* _PAGE EXCERPT_
_ _ _ _ _
Slow log file read from url for geoip


(Hans) #1

Hi All,

I am currently facing challenges with geoip processing for url. Does anyone maybe have any suggestions how to increase the processing speed? Here is the filter:
geoip {

  source => "url"

  target => "geoip"

  database => "/usr/share/GeoIP/GeoLiteCity.dat"

  add_field => [ "[geoip][coordinates]", "%{[geoip][longitude]}" ]

  add_field => [ "[geoip][coordinates]", "%{[geoip][latitude]}"  ]

}

mutate {

  convert => [ "[geoip][coordinates]", "float"]

}

geoip { source => "url" }

    geoip {

        source => "url"

        target => "geoIPASN"

        database => "/usr/share/GeoIP/GeoIP.dat"

    }

}


(Magnus Bäck) #2

No obvious rooms for improve AFAICT. What event rate are you getting? How do you know it's these filters that are slowing things down?
_ _ _ _ _
Data items
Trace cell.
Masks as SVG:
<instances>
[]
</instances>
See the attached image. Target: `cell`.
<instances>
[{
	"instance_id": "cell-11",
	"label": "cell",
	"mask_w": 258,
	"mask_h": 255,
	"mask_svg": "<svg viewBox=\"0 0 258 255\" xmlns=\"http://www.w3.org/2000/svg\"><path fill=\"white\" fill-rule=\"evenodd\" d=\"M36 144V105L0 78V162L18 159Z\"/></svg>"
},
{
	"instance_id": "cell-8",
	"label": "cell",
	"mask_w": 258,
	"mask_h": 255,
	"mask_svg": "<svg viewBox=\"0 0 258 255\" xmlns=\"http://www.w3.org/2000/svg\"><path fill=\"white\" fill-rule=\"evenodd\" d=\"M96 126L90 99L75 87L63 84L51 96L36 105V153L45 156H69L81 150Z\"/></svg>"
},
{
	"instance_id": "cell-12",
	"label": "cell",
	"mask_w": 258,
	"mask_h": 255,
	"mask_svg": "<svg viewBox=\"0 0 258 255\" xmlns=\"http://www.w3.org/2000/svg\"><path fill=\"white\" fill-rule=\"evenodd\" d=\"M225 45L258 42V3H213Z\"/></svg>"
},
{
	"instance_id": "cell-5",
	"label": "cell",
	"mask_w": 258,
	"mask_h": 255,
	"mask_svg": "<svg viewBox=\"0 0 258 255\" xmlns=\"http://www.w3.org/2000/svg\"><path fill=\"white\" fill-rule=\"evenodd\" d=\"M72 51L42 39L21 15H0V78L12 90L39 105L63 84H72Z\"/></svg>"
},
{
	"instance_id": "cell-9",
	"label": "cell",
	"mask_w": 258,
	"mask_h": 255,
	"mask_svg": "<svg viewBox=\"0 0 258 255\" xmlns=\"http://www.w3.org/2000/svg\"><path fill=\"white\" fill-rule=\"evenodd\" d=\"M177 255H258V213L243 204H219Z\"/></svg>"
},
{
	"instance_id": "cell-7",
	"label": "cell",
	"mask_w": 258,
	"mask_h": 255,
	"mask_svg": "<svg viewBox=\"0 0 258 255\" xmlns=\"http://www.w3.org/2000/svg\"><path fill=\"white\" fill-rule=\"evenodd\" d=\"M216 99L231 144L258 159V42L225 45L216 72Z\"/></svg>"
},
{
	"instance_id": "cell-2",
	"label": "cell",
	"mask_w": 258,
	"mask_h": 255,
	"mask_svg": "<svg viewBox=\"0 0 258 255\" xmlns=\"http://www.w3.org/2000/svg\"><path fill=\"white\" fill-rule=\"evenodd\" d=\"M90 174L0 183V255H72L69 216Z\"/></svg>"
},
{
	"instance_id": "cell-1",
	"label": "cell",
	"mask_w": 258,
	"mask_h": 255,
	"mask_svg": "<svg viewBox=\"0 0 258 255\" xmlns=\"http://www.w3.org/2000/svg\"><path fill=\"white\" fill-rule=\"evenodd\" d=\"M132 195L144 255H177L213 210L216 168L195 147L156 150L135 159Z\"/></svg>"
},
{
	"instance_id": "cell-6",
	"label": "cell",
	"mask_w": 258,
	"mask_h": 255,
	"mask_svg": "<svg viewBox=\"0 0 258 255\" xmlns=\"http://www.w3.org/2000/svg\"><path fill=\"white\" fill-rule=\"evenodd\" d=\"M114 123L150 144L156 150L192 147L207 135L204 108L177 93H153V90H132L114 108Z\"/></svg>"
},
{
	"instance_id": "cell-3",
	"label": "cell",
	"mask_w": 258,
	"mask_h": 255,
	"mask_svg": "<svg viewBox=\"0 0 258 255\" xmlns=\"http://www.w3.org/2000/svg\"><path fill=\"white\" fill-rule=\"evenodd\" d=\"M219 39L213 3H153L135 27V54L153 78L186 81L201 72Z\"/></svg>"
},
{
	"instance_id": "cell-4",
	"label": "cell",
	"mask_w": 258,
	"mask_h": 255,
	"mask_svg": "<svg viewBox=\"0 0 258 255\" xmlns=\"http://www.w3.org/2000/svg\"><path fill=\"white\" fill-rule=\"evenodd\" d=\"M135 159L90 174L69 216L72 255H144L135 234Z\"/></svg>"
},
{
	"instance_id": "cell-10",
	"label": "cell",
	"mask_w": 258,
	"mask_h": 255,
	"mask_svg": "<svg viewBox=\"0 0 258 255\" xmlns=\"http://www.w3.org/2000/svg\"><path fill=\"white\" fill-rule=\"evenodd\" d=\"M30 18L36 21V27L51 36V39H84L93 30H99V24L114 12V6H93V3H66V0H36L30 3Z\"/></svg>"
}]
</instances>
_ _ _ _ _
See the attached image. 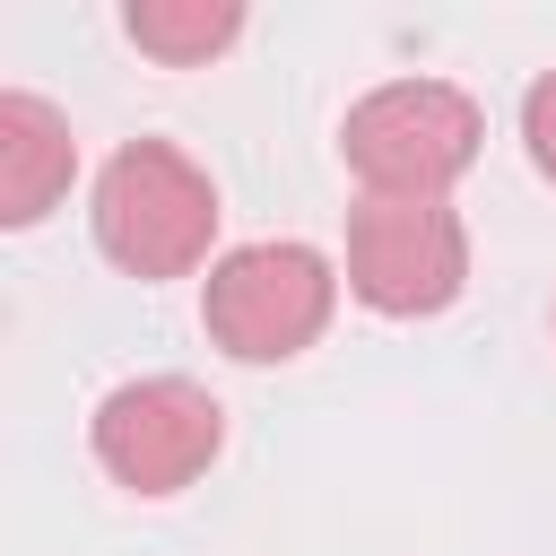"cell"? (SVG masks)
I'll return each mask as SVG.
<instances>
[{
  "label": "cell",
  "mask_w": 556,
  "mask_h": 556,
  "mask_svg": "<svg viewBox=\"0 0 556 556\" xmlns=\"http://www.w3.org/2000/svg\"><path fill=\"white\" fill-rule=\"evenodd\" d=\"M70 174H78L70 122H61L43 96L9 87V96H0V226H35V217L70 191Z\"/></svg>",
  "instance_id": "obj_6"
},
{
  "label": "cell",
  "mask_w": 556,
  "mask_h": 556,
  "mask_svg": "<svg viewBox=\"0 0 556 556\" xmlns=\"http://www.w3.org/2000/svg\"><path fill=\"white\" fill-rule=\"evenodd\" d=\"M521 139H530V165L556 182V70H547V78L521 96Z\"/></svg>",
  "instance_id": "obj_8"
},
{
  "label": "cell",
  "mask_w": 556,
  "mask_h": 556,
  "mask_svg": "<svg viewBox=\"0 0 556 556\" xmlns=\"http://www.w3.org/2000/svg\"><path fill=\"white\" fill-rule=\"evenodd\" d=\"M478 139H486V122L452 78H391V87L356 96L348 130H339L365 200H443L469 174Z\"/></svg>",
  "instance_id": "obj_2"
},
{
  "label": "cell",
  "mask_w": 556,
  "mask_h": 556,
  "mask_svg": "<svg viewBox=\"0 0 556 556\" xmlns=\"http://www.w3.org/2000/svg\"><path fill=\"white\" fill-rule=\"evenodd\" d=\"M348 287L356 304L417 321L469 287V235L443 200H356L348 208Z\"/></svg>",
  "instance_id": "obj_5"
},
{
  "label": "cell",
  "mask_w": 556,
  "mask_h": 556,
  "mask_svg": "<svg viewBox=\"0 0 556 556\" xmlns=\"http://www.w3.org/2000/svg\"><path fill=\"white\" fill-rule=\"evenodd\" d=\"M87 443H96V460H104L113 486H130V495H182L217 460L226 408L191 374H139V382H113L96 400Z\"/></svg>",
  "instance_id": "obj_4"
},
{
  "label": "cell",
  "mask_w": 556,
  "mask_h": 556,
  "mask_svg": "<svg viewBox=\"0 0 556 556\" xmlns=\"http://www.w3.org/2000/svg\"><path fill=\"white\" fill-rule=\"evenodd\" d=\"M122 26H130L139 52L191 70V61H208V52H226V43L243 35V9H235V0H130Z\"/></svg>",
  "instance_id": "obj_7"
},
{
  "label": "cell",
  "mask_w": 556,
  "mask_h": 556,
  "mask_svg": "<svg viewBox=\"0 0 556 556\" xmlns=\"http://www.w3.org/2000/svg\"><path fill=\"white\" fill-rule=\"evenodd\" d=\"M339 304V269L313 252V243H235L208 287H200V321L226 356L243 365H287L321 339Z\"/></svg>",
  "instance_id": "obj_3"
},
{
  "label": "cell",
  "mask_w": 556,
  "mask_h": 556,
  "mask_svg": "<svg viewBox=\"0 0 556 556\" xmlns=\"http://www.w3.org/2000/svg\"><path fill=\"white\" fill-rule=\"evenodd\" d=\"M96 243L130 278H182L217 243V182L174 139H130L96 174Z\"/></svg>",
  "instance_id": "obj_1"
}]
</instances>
_ _ _ _ _
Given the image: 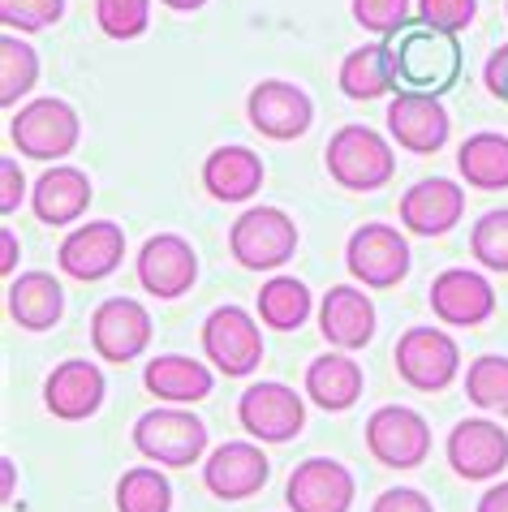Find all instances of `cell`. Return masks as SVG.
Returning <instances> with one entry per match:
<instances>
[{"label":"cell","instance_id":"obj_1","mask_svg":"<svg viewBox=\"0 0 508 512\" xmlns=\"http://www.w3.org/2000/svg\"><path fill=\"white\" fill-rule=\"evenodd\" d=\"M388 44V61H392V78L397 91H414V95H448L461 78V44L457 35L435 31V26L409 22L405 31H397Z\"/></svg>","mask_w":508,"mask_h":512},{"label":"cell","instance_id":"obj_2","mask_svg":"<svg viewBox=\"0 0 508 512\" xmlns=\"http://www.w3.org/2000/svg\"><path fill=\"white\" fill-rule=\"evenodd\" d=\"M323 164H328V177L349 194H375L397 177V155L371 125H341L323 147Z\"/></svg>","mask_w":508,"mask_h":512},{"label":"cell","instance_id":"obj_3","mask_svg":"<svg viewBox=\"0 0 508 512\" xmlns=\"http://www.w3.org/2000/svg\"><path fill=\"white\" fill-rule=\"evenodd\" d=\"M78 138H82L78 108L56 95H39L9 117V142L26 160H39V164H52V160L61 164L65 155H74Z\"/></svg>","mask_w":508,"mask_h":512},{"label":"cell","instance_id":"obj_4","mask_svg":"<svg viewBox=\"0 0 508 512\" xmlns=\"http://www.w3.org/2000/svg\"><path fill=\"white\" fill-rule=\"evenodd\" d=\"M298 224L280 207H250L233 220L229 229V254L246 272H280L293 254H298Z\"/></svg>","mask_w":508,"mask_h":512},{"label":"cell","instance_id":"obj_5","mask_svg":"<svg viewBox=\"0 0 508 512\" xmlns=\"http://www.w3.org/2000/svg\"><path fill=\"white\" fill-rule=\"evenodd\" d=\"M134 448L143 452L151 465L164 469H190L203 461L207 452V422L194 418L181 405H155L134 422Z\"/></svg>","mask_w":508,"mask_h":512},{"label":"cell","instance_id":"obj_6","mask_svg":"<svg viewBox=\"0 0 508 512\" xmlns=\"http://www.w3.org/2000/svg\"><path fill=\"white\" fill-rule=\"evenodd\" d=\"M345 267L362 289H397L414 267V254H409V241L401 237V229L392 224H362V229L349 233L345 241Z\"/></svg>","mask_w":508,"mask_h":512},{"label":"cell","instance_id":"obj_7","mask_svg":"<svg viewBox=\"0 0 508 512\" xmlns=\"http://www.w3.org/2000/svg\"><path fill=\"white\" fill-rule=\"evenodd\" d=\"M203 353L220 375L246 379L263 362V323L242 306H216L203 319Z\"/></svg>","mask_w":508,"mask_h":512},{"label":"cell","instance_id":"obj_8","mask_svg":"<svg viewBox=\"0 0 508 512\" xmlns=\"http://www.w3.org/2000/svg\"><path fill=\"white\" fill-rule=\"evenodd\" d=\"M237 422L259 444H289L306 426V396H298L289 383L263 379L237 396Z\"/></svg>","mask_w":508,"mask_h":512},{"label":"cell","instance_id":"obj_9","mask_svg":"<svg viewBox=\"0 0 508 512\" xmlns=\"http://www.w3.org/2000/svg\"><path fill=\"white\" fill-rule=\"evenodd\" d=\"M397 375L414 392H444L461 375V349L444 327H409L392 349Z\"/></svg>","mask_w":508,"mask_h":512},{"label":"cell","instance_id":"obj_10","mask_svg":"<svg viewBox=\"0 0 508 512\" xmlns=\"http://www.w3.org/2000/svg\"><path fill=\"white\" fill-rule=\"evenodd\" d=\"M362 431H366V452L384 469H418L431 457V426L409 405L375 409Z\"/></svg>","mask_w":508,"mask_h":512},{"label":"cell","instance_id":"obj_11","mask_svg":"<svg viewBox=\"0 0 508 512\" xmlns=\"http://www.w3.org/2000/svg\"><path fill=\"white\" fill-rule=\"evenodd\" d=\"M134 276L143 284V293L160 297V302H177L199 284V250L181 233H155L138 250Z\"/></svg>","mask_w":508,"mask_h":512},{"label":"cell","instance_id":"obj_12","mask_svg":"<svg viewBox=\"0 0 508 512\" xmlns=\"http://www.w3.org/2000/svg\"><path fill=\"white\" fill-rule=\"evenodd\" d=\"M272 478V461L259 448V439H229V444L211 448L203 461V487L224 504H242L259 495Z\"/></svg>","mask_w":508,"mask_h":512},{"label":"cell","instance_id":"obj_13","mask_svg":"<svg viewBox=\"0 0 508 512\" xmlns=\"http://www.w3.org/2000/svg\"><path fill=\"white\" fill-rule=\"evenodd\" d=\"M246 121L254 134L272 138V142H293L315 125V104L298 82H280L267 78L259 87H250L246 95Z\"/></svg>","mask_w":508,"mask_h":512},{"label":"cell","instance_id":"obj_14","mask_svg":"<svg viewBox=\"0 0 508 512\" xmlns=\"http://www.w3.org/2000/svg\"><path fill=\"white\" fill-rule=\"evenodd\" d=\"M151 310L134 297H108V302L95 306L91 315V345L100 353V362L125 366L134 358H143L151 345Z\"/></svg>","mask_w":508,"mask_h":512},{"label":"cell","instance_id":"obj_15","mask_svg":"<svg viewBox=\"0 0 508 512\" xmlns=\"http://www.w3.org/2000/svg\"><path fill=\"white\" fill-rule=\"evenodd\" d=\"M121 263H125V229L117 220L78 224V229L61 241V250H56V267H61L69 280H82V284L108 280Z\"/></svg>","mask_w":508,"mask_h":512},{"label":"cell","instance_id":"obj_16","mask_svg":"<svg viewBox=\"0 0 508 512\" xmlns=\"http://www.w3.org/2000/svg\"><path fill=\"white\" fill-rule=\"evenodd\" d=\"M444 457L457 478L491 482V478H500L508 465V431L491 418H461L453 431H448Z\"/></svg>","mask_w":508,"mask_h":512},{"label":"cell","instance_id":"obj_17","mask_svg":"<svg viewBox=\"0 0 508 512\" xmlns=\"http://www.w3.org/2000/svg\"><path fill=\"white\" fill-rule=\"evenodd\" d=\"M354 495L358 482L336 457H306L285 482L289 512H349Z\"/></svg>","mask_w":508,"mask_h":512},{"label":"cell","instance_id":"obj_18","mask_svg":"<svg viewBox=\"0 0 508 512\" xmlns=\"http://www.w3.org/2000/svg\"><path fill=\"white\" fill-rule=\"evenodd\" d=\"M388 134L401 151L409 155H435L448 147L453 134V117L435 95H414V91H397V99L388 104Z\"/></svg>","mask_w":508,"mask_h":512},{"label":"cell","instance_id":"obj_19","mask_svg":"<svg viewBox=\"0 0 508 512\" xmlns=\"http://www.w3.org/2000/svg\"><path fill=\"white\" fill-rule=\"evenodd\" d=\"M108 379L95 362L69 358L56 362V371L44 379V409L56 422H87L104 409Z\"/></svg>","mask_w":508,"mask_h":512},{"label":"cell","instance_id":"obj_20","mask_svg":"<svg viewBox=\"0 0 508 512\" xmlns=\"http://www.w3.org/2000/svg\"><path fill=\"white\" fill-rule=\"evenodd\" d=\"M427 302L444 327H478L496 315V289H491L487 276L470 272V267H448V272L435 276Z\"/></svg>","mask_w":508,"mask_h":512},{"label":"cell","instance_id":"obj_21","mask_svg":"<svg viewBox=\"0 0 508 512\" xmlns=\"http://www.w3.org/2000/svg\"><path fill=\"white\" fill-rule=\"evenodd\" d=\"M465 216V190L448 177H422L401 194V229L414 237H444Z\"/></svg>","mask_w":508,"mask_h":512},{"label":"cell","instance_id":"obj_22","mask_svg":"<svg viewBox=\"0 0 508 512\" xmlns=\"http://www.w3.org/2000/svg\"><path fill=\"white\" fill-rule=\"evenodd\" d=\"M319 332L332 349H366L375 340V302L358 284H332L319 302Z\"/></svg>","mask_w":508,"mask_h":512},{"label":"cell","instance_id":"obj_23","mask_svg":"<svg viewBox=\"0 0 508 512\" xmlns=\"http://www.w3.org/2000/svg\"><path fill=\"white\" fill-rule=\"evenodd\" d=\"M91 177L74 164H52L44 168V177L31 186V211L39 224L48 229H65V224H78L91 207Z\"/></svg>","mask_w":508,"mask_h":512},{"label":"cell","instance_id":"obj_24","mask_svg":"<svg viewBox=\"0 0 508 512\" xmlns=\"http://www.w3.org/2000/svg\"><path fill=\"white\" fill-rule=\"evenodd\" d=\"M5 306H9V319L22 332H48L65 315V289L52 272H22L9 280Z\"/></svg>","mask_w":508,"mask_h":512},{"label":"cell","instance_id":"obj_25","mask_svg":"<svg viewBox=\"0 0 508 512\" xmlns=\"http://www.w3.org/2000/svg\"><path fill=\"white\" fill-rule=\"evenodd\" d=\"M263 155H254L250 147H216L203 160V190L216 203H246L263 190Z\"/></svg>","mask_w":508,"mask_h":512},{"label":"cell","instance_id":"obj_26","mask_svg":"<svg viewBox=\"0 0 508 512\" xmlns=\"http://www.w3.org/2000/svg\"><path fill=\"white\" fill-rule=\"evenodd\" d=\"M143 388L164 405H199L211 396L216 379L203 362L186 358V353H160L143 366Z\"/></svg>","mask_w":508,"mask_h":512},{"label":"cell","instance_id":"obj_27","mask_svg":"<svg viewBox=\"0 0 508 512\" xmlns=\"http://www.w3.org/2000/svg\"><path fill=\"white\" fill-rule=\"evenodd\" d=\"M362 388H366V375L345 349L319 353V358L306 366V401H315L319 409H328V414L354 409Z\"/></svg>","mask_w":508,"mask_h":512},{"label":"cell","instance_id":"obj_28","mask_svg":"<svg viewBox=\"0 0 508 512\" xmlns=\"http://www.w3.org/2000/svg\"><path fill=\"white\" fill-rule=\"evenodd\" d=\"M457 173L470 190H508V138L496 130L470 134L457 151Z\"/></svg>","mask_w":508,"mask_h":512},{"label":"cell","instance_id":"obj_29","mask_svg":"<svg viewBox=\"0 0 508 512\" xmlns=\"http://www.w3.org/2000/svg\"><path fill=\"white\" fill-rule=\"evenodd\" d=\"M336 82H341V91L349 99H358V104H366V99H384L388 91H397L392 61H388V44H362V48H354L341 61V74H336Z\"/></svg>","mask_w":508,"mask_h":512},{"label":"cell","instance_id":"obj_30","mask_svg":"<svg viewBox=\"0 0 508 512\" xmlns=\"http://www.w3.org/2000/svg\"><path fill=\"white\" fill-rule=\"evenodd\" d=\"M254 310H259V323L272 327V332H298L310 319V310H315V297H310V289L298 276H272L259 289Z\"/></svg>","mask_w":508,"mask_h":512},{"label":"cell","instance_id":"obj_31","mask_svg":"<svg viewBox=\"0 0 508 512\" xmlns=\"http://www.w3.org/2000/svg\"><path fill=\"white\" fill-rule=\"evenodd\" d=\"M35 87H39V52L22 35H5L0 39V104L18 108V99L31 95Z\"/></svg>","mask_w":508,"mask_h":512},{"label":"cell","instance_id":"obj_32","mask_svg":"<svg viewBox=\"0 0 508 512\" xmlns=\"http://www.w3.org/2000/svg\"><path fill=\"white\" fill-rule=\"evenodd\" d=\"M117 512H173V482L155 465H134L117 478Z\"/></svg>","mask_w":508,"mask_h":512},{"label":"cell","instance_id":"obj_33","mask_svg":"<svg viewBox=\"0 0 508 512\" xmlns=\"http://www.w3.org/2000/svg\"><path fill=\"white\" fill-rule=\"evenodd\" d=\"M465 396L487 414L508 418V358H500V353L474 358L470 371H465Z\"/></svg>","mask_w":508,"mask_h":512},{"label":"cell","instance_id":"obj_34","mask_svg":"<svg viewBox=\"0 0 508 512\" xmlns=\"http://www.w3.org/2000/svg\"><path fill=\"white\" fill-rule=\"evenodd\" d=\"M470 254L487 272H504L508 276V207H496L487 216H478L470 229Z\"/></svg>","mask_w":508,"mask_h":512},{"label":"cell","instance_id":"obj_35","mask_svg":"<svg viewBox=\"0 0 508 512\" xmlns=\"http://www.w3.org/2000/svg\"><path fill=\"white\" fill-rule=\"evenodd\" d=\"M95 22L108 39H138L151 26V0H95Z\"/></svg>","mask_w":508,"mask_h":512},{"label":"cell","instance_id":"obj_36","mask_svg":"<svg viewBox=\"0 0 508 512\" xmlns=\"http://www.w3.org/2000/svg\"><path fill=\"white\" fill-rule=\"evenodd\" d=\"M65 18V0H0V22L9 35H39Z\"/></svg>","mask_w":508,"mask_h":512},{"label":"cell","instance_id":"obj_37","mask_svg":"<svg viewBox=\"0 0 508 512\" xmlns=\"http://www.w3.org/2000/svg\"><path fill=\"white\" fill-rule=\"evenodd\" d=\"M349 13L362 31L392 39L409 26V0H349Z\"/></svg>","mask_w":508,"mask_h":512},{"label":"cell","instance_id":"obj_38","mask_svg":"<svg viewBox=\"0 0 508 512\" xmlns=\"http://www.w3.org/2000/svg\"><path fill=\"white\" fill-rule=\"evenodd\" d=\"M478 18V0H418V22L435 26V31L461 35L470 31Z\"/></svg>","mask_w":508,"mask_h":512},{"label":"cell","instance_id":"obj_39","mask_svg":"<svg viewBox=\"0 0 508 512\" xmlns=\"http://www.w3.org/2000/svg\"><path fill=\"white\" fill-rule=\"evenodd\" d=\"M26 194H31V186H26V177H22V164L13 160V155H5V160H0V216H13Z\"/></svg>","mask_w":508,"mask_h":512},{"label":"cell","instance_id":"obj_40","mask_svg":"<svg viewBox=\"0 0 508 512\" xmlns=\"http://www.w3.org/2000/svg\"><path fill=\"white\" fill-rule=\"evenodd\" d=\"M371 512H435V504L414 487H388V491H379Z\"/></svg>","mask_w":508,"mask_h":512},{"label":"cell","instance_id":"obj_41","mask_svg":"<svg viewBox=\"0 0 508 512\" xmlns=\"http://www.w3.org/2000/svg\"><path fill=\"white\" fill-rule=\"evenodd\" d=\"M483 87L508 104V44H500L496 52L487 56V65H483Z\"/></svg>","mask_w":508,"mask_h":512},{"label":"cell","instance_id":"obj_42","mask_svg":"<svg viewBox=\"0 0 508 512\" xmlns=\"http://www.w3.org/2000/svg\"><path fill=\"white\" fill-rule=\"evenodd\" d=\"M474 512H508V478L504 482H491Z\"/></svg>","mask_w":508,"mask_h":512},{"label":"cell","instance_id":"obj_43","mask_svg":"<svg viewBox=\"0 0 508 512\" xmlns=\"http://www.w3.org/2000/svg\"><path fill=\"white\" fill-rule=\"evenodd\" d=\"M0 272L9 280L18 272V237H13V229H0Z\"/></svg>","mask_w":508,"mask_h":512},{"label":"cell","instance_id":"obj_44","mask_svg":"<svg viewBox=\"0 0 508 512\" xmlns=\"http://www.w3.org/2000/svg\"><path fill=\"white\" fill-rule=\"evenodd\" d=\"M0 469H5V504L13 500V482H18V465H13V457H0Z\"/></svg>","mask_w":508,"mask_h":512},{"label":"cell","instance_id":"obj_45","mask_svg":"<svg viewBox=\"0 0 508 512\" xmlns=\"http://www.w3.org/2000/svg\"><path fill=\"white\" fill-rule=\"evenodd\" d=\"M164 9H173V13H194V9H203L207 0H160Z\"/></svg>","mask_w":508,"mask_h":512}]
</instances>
_ _ _ _ _
* _OBJECTIVE_
Copy everything in the geoip forum thread from "(Magnus Bäck) #2" down to "slowing things down?" without changing a word. These records come from a different source than the forum thread.

* _TASK SOLUTION_
(Magnus Bäck) #2

No obvious rooms for improve AFAICT. What event rate are you getting? How do you know it's these filters that are slowing things down?